I stopped, but the threat hung in the air.

“I won’t be responsible for what happens next.”

His eyes went black.

“You forget who she is,” he said. “She is not someone you want to challenge.”

I met his stare without flinching.

“And you forget who I am.”

The space between us shifted; it was colder now.

A chasm that hadn’t been there before.

The sound of engines cut through the tension outside.

Both of us turned.

Two bikes pulled up hard out front, Luke and Sebastian dismounting quickly, taking in the broken door, the dark house, the tension that practically vibrated in the air.

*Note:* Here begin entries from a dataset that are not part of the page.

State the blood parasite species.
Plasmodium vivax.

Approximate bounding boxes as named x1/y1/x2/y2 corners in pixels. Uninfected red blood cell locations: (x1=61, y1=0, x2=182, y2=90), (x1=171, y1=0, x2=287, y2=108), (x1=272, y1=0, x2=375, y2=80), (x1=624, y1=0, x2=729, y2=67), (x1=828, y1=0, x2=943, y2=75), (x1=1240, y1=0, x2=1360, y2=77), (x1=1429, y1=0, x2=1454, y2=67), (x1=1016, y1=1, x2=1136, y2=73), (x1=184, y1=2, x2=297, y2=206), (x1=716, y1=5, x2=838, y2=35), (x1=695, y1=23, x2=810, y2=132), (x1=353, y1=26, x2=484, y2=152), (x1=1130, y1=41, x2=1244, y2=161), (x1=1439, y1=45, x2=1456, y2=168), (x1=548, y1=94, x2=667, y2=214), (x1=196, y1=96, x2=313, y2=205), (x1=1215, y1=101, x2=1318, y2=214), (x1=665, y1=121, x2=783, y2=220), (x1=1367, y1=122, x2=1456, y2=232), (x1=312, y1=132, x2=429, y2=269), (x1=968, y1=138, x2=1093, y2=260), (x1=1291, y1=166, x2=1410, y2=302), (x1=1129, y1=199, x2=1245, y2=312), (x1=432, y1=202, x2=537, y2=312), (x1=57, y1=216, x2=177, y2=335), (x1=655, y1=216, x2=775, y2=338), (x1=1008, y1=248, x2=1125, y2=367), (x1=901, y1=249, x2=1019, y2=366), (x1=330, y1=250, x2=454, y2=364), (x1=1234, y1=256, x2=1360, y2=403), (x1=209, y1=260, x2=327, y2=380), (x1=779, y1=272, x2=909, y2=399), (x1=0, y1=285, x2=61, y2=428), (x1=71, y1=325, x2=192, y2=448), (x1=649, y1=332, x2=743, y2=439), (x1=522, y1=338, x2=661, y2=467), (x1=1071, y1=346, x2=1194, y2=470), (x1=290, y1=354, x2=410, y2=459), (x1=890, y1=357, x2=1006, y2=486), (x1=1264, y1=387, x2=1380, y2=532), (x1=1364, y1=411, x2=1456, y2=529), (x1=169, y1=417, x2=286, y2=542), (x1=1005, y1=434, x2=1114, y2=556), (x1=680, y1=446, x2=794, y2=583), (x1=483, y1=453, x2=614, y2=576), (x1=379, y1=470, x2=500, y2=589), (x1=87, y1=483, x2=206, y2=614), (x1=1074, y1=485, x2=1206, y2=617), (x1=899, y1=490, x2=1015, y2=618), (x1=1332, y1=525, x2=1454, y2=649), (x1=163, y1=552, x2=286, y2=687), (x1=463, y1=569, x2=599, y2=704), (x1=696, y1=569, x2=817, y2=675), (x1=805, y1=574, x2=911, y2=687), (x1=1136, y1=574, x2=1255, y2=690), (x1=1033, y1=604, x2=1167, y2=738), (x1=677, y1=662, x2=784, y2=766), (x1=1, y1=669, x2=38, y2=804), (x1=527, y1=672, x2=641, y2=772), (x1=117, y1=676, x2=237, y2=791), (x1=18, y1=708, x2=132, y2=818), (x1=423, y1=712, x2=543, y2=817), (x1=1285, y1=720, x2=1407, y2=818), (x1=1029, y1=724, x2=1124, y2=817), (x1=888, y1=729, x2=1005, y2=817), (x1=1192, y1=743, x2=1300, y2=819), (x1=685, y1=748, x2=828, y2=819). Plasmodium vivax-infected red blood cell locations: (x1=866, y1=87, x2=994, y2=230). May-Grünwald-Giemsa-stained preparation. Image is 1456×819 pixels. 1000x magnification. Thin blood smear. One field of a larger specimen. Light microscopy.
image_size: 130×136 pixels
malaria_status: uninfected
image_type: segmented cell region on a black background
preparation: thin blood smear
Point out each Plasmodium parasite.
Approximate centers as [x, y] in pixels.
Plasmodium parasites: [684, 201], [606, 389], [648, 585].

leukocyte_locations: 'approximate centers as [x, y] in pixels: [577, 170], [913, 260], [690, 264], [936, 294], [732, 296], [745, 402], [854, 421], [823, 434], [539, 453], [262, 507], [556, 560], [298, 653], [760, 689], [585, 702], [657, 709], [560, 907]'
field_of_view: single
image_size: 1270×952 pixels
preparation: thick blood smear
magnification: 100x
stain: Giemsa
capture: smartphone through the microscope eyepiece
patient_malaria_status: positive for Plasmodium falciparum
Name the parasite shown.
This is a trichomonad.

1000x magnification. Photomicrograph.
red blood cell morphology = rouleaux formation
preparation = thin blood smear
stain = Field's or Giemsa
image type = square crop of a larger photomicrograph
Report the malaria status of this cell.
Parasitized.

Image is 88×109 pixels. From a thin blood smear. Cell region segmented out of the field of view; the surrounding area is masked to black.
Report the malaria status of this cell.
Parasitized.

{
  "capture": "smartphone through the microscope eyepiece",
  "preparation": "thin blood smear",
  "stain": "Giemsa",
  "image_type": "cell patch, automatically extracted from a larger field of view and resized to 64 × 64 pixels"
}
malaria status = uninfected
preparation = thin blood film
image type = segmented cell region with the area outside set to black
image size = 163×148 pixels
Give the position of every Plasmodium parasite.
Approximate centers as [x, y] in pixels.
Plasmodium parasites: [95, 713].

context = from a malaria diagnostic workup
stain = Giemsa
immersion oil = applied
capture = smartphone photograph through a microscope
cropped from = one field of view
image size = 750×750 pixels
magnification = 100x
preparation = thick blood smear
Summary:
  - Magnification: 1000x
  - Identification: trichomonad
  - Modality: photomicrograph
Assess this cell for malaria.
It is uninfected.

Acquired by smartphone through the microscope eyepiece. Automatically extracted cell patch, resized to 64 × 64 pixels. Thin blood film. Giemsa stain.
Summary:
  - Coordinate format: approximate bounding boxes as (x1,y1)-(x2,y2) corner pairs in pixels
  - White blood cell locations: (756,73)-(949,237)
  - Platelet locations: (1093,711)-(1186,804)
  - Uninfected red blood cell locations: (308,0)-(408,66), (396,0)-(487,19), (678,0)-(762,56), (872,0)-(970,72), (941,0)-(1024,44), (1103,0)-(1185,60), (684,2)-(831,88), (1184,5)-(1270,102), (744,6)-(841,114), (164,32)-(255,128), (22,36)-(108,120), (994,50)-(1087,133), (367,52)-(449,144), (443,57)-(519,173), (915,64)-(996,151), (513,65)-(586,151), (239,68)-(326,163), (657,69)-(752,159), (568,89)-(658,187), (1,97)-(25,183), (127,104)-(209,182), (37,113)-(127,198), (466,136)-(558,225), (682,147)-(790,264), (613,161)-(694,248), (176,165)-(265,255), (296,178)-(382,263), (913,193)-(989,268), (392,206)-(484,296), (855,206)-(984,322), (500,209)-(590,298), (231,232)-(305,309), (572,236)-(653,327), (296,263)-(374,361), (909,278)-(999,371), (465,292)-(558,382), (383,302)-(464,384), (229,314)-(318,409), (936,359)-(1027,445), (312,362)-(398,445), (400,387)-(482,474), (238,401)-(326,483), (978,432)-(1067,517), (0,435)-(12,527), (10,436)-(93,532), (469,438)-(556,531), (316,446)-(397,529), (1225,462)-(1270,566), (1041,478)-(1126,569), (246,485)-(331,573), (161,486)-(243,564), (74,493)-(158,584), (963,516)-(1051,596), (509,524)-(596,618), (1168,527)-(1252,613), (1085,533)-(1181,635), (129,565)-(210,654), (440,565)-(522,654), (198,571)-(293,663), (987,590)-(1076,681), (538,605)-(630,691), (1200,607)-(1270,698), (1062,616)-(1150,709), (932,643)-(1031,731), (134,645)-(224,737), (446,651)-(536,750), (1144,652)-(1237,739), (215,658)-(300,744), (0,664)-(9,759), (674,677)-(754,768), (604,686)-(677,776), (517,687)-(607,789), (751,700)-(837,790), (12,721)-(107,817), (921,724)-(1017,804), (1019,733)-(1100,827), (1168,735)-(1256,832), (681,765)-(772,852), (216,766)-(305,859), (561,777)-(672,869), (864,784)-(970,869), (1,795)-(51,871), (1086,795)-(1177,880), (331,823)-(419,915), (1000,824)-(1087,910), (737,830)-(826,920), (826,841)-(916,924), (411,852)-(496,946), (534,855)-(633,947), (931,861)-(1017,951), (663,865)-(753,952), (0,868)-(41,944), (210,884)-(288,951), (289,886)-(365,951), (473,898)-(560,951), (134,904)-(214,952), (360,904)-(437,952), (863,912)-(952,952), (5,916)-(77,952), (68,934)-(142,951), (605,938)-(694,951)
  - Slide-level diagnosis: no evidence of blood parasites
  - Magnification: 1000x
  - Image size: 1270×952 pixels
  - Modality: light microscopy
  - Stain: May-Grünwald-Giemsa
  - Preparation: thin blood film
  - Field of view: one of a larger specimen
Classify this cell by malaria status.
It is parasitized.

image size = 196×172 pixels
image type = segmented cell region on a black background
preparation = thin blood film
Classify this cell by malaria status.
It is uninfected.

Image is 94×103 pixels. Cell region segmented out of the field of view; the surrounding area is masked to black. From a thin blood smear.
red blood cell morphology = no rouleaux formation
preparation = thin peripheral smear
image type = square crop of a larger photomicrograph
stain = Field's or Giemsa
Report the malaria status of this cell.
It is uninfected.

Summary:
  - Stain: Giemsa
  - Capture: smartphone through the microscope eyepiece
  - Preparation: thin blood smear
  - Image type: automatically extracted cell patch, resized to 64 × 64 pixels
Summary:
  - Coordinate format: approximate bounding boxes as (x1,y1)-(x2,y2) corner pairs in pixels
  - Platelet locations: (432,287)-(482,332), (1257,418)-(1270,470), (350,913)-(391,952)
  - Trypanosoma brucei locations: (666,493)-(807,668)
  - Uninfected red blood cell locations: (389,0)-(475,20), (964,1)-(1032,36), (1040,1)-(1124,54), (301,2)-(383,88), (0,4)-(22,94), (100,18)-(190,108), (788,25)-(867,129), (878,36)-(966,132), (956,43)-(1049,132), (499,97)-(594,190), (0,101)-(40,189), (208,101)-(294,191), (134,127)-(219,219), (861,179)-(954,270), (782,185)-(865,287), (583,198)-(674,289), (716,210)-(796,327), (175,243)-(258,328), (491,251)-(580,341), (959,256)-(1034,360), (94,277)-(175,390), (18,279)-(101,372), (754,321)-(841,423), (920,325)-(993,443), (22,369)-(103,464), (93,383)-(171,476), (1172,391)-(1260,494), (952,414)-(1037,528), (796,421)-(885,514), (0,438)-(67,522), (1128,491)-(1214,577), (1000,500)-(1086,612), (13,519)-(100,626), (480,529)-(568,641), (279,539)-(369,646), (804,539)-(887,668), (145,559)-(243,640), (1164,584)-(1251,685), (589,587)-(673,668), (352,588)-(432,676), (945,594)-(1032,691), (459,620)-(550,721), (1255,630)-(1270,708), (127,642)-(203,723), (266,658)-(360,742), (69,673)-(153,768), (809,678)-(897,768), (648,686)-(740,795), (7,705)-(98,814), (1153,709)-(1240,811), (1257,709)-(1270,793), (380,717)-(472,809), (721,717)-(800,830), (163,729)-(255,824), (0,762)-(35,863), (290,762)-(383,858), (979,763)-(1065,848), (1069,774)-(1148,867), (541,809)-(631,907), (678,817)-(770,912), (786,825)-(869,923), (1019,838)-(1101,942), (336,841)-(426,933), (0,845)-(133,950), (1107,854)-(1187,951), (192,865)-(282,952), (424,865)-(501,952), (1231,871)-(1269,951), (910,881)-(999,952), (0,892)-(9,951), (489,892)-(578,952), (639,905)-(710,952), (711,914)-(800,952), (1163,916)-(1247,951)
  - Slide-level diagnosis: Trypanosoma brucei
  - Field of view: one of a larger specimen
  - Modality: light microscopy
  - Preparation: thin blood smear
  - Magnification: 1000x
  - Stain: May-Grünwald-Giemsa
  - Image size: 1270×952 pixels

Luke stepped inside first, his eyes flicking between us.

“What the hell happened here?” he asked.

“The door needs fixing,” Sebastian muttered, already moving toward it.

The bedroom door opened again, slower this time.

Viv stepped out, still shaking, her eyes looked toward Kaelyn before fixing on me.

“She put my children's lives in danger.”

Kaelyn didn’t reply.

Luke seemed to pick up on the charged atmosphere.

“Okay,” he spoke with a fake brightness. “Everyone is alive. We can fix this door. No harm done.”

The air stayed thick.

And then…

Blue and red lights washed over the walls as a cop car pulled up out front.

Luke swore under his breath.

“Well,” he muttered, “looks like things just got worse.”